Globalement, la Banque mondiale estime que d’ici 2050, si rien n’est fait pour l’empêcher, il y aura 216 millions de personnes déplacées à l’intérieur du pays par le changement climatique, dont 19,3 millions en Afrique du Nord.

Selon l’Institut européen de la Méditerranée (IEMed), environ sept pour cent des habitants d’Afrique du Nord – où les côtes densément peuplées sont parmi les plus menacées au monde par la montée des eaux – vivent à moins de cinq mètres (16 pieds) au-dessus du niveau de la mer.

Les littoraux étant touchés, les populations vont naturellement converger vers les grandes villes : Le Caire, Alger, Tunis, Tripoli, la zone Casablanca-Rabat et Tanger.
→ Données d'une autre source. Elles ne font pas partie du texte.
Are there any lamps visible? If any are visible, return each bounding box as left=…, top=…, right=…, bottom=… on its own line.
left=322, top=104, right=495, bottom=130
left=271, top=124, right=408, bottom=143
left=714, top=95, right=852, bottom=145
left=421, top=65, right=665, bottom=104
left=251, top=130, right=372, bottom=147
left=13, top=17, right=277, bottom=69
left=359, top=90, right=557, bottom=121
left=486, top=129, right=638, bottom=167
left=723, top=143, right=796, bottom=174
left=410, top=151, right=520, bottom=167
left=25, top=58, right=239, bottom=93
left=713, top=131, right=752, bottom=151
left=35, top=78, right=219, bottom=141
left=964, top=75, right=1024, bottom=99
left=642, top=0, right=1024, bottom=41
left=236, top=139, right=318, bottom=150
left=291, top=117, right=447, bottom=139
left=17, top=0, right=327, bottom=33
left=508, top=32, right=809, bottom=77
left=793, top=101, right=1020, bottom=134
Mais ces « foyers de migration climatique », prévient la Banque mondiale, sont eux-mêmes vulnérables à la montée des eaux.

Dans la ville égyptienne d’Alexandrie, par exemple, deux millions de personnes – près d’un tiers de ses habitants – pourraient être déplacées et 214 000 emplois perdus si le niveau de la mer monte d’un demi-mètre.

« Conflit violent »

La migration urbaine induite par le climat peut « augmenter la pression sur les ressources naturelles », selon l’économiste Assem Abu Hatab, « entraînant ainsi des tensions sociales et des conflits violents » dans une région où l’agriculture représente actuellement 22% des emplois.

Déjà au Soudan, les affrontements tribaux autour de l’accès à l’eau et à la terre font des centaines de morts chaque année. En seulement deux jours en octobre, au moins 200 personnes sont mortes lorsque des violences ont éclaté dans l’État du Nil bleu du sud.

Des mangroves dans le cadre d'un projet de reboisement de mangrove parrainé par l'État dans la région égyptienne de Hamata, le long de la côte sud de la mer Rouge
Des mangroves dans le cadre d’un projet de reboisement de mangrove parrainé par l’État dans la région égyptienne de Hamata, le long de la côte sud de la mer Rouge Khaled DESOUKIAFP/Archive

Selon l’UNICEF, sur les 17 pays les plus pauvres en eau au monde, 11 se trouvent au Moyen-Orient ou en Afrique du Nord.

En Irak, 20 % de l’eau douce du pays pourraient disparaître si le monde se réchauffe d’« un degré supplémentaire » et que les précipitations diminuent encore de 10 %, selon la Banque mondiale.

Un tiers des terres agricoles pourrait être privé d’irrigation, créant de graves pénuries pour les 42 millions d’habitants du pays.

La Jordanie, l’un des pays les plus secs du monde, a dû doubler ses importations d’eau en provenance d’Israël en 2021, et la bande de Gaza bloquée souffre depuis des années de pénuries d’eau chroniques.

La communauté internationale s’est engagée, d’abord à Copenhague puis à Paris, « à aider les pays en développement à s’adapter à l’impact du changement climatique », notamment en soutenant « différents mécanismes de gestion de l’agriculture et de l’eau », selon M. Pope.

Pour aider les collectivités à « trouver d’autres emplois et donc d’autres sources de revenus » et endiguer la migration climatique, ces engagements financiers doivent désormais être tenus.